By Bashir Ansari
MAZAR-I-SHARIF, Afghanistan (Reuters) - Unidentified militants shot and killed nine Afghan employees of a Czech-backed aid group, People in Need, in an attack early on Tuesday in Afghanistan's northern Balkh province, government officials said.
Aid workers have faced increasing attacks in Afghanistan as foreign troops have withdrawn and security has deteriorated, making the country one of the most dangerous for aid groups.
Government officials blamed the Taliban for Tuesday's attack, about 50 miles (80 km) south of the provincial capital.
"They shot dead nine people, including a woman," said Mohammad Daud Naemi, a spokesman for the Ministry of Rural Rehabilitation and Development.

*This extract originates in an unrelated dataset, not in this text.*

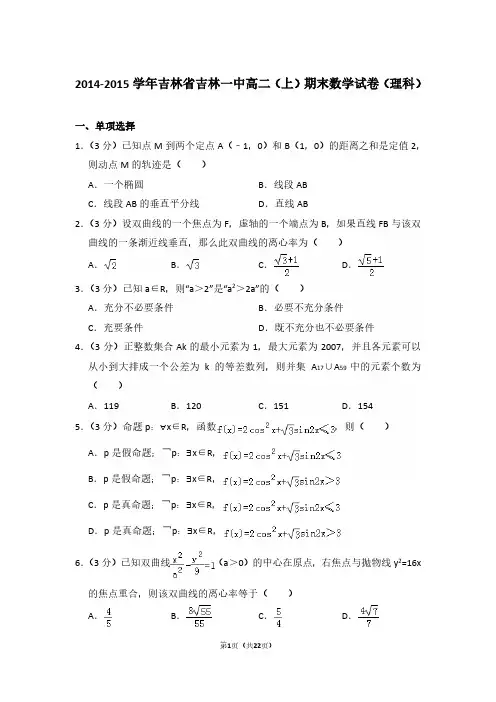 2014-2015年吉林省吉林一中高二第一学期数学期末试卷(理科)及 解析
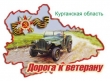 Дорога к ветерану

Five employees, two drivers and two guards were killed in the attack that started shortly after 1 a.m., he added.
In a statement, People in Need said its staff had worked in the area since 2002, and it was suspending all operations in Afghanistan.
The office of the provincial governor also blamed the Taliban and said it was investigating the incident.
The Taliban said it was looking into the details of the attack and could not immediately comment.
The militant Islamist group has been fighting to topple the internationally backed government after being ousted from power by a U.S. led invasion in 2001.
Elsewhere in Afghanistan, a World Food Programme (WFP) convoy was attacked by militants and rescued by police, the interior ministry said in a statement.
"Six terrorists were killed and one terrorist, who was wounded, has been detained," the ministry said.
A car and weapons including a rocket launcher and two AK-47 assault rifles had also been seized, it added.
A WFP spokeswoman could not immediately be reached for comment.
As many as 57 aid workers were killed last year, the United Nations says. Most have been Afghan staff members, who work in the field and face a greater risk of kidnappings and killing.
In April, 19 Afghan de-miners were freed two days after being abducted by militants while doing a survey in the eastern region.
They were luckier than five aid workers of Save the Children, who were abducted in March, and found dead more than a month later in central Uruzgan province.